**Stated task:**
Rewrite these lines with "nearest" replaced by "closest" and everything else left unchanged.

▼

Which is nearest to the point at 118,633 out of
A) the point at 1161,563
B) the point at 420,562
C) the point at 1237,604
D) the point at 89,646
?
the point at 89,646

▲

**Solved problem:**
Which is closest to the point at 118,633 out of
A) the point at 1161,563
B) the point at 420,562
C) the point at 1237,604
D) the point at 89,646
?
the point at 89,646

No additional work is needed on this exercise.